The cover story for this week’s C&E News (June 23, 2014) is called Triclosan Under the Microscope. Triclosan is mainly used as an anti-bacterial additive. According to the article, small amounts of triclosan are routinely added to “soaps, bodywashes, deodorants, toothpaste, shaving gel, and cosmetics, as well as products such as dishwashing liquids, laundry detergents, cutting boards, toys, fabrics, shoes, and caulking compounds,” which are subsequently marketed as “antibacterial.”
All of this might be fine if triclosan could be persuaded to stay put inside these products, but to be effective as anti-bacterial, it needs to be released into the places where germs might appear: our skin, teeth, dish water, clothes, and so on.

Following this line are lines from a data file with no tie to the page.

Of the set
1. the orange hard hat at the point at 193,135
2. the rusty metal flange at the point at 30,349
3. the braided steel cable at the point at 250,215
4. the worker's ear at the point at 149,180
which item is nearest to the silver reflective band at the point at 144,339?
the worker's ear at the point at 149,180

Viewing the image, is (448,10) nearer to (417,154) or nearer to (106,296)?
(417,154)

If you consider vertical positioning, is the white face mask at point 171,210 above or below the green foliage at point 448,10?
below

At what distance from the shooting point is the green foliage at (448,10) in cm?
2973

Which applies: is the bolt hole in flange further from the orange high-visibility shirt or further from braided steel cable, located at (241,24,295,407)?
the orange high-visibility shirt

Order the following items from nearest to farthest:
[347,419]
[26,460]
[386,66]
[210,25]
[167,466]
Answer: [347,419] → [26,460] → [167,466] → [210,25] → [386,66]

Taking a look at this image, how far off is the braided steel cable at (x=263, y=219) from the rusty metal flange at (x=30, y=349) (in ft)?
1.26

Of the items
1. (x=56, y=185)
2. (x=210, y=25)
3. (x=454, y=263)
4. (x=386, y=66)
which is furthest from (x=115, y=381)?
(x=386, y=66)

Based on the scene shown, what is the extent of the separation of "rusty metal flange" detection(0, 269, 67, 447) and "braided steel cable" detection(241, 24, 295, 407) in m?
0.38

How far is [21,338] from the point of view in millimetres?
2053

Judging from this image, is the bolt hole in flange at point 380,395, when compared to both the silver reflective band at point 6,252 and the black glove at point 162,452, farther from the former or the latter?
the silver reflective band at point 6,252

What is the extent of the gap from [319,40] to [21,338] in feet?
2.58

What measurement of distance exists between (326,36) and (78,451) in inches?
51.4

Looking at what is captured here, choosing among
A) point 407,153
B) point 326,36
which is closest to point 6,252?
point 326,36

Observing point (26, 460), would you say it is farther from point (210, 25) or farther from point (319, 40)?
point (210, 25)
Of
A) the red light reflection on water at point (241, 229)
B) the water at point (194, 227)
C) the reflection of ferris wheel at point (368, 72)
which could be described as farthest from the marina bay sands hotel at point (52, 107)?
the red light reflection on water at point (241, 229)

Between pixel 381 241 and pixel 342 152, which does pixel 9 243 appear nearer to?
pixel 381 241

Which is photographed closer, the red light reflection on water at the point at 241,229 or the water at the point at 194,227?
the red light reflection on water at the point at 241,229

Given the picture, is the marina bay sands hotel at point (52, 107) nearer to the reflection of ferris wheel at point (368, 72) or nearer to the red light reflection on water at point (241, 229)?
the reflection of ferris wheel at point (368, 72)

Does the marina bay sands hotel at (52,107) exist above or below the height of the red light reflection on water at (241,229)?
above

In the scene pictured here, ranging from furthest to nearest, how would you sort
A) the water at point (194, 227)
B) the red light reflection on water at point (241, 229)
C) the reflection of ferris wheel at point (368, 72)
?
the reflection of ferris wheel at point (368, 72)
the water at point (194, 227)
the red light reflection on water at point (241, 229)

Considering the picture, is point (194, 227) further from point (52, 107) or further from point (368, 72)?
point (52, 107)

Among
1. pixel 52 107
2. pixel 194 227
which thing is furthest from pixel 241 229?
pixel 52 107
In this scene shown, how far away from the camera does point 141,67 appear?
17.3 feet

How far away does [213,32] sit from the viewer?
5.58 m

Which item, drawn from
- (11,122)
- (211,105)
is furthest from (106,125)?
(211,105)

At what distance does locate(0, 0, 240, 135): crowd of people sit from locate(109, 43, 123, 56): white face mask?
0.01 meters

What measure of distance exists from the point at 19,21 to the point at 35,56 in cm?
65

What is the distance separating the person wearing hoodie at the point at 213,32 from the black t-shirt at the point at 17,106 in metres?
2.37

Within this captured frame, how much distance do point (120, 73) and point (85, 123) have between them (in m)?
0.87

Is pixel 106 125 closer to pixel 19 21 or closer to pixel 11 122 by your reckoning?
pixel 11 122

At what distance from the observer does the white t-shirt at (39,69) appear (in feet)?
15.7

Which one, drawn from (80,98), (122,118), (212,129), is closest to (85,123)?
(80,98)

This fact, along with concerns over possible adverse health consequences associated with prolonged triclosan exposure, and also triclosan’s ability to migrate far and wide through the natural environment, encouraged Minnesota legislators to ban triclosan-containing soaps and cleaning products last month.
As the article makes clear, the triclosan story is not an easy one to resolve. More scientific and health studies are needed. One study mentioned in the article was a 2010 investigation led by (then U. Minnesota, now ETH-Zurich) Prof. Kris McNeill ’92 (“Dioxin Photoproducts of Triclosan and Its Chlorinated Derivatives in Sediment Cores,” DOI: 10.1021/es1001105). This study showed that triclosan undergoes photochemical reactions once it reaches the environment that convert triclosan molecules into potentially harmful versions of another chemical of concern, dioxin.